結果を出すための目標設定で押さえるべきポイント
皆さんはどのような形で目標を設定していますか?トライアスロンに取り組む理由や目標・目的は、どのような形でも構いません。しかし、自分自身が納得のできる結果を残すための目標設定には、いくつか押さえておくべきポイントがあります。このポイントを押さえることで、目標達成までのスピードが格段に変わっていきます。
夢ではなく目標を設定する
いきなりですが、皆さん(あなた)は「夢」と「目標」の違いをご存知でしょうか?「夢」と「目標」の大きな違いは、達成するための期日が設定されているかいないかです。「○○になりたい」、「○○に出場したい」、「○○の記録を更新したい」などは夢です。
それに対して、「来年の夏に○○へ出場する」、「来年の秋までに○○の記録を更新する」「4年後のオリンピックに出場する」などは目標にあたります。期日がなく、いつか達成したいなという願望に近いものが夢です。それに対して、明確な期日が設定されているものが目標になります。期日が決まっているからこそ、そこまでに何をしなければいけないのかが明確に見えてくるのです。
もちろん大きな夢も大切です。大きな夢を設定したら、今度は期日の決まった目標を設定しましょう。時間を決め、期日の決まった目標の積み重ねの先が夢へとつながっています。
現状を把握する
一つ問題です。(期日を決めた後は、次に現状を把握する必要があります。そのための例を以下に述べます。)とある人が一隻のヨットでアメリカ大陸を目指しています。その人は準備や事前スケジュール、アメリカ大陸の到着日時も明確に設定して出発しました。
しかし、いつまでたってもアメリカ大陸に到着することができません。そうして、とうとう到着することはできませんでした。
いきなりスポーツとは懸け離れた話になってしまいましたが、これはとても重要なことです。皆さん(あなた)は、なぜ彼が到着できなかったかお分かりですか?目標も設定した、準備・スケジュールも完璧、でも到着できない。いったいなぜでしょうか?それは、自分が出発した地点の詳細が分からなかったからです。
そんな馬鹿なことがあるかと思われたかもしれませんが、これをスポーツの目標に当てはめてみてください。アメリカ大陸は皆さんが実現したい目標です。到着日時が目標実現までの期日です。準備やスケジュールはトレーニング計画になります。出発した地点の詳細とは、現在の自分のパフォーマン(体力や技術など)です。
皆さん、意外と見落としているのですが、とても重要なことです。高い目標を設定したが、設定した期日までに目標を実現できるかは、現在のパフォーマンスレベルに左右されます。現在のパフォーマンスレベル=現状です。現状をしっかりと把握していないと、どんなに実現可能な目標であっても実現困難になってしまいます。
目標達成の可能性は70%程が適当
極端な話になりますが、過去に全く運動したことのない人が、3ヶ月後にフルマラソンで3時間を切る(サブスリー)という目標を設定したとします。これはかなりレベルの高い目標です。目標達成の可能性は、限りなく低いでしょう。フルマラソンでサブスリーという目標は、継続的にスポーツに取り組んでいる人でも、実現するために相当の努力をしなければいけないレベルの目標です。ある調査によれば、日本全国のランナーに占めるサブスリーの割合は3%程度と言われています。この数字を見れば、フルマラソンでサブスリーという目標の高さが分かるかと思います。

入力データ:
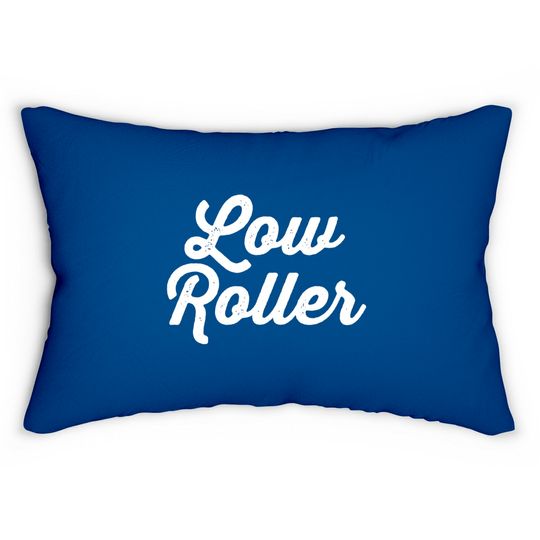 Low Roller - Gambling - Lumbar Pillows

...

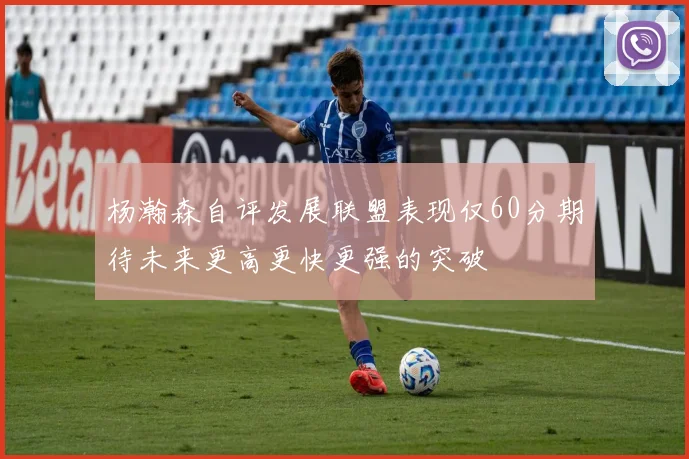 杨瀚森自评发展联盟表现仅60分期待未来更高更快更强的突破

演習課題:
**a)** 目標設定についての文章によると、「夢」と「目標」の大きな違いは何ですか。
**b)** 目標設定についての文章の要点を二文でまとめてください。
これらの項目は、それぞれ独立した別の資料です。

課題の解答:
**a)** 達成するための期日が設定されているかいないかです。

**b)** 結果を出すには、期日のない願望である夢だけでなく、明確な期日の決まった目標を設定することが大切です。また、期日までに目標を実現できるかは現在のパフォーマンスレベルに左右されるため、現状をしっかりと把握する必要があります。